━━ Document excerpt ━━

It has been a busy few months for AI LENS, with new funding, international collaborations, public engagement projects, and growing interest from the creative industries helping to shape the next stage of the project.

AI LENS was recently awarded £12,000 of commercialisation funding through the University of Nottingham’s Impact Accelerator programme. The funding supports a programme of industry engagement and market research, enabling conversations with studios, filmmakers, creative technologists and production companies about how real-time generative AI might fit within existing creative workflows, enhance them to bring new possibilities and capabilities. Alongside demonstrating the technology, the aim is to better understand how practitioners are approaching AI and where AI LENS can contribute to future production pipelines.

As part of this work, AI LENS Principal Investigator Richard Ramchurn recently attended the Marché du Film at the Cannes Film Festival, within the Virtual Production Pavilion. The event provided an opportunity to position AI LENS within the rapidly evolving virtual production landscape, and to discuss with industry professionals how AI is beginning to be used as a live creative tool, rather than solely as a post-production technology.

━━━
━━ Dataset section ━━

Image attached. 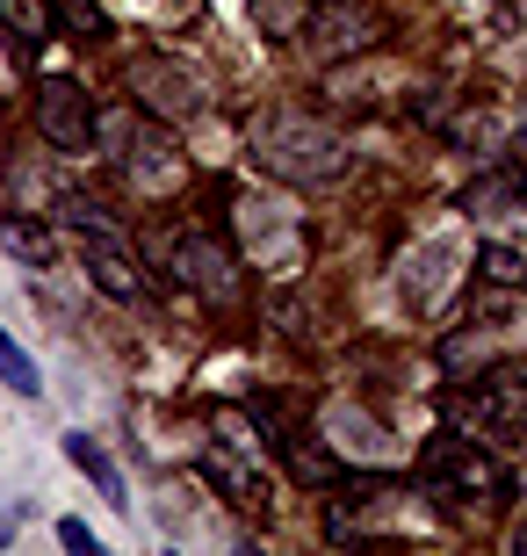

━━━

◆ Parts of the exercise ◆
A) According to the AI LENS update, how much commercialisation funding was the project awarded, and through which program?
B) Carry the AI LENS update forward from its last sentence, in the same style.

◆ Solved tasks ◆
A) £12,000, through the University of Nottingham’s Impact Accelerator programme.

B)
The project is also developing an international collaboration with New Zealand. This connection began when filmmaker and researcher Dafydd Sills-Jones visited the Virtual and Immersive Production Studio to experience AI LENS firsthand. Conversations have since evolved into a collaborative exploration of linking AI LENS systems across locations, allowing artists, performers and audiences to interact through connected generative environments in real time.

Later this year Richard will be travelling to New Zealand, supported by funding from the Arts and Humanities Research Council (AHRC) International Research Collaboration Fund. The visit will include participation in panel discussions at the Oscar-qualifying Doc Edge Festival, AI LENS workshops at Auckland University of Technology, and a research talk at University of Otago. These events will provide opportunities to share the project with filmmakers, artists, researchers and students working across documentary, immersive media and creative technology.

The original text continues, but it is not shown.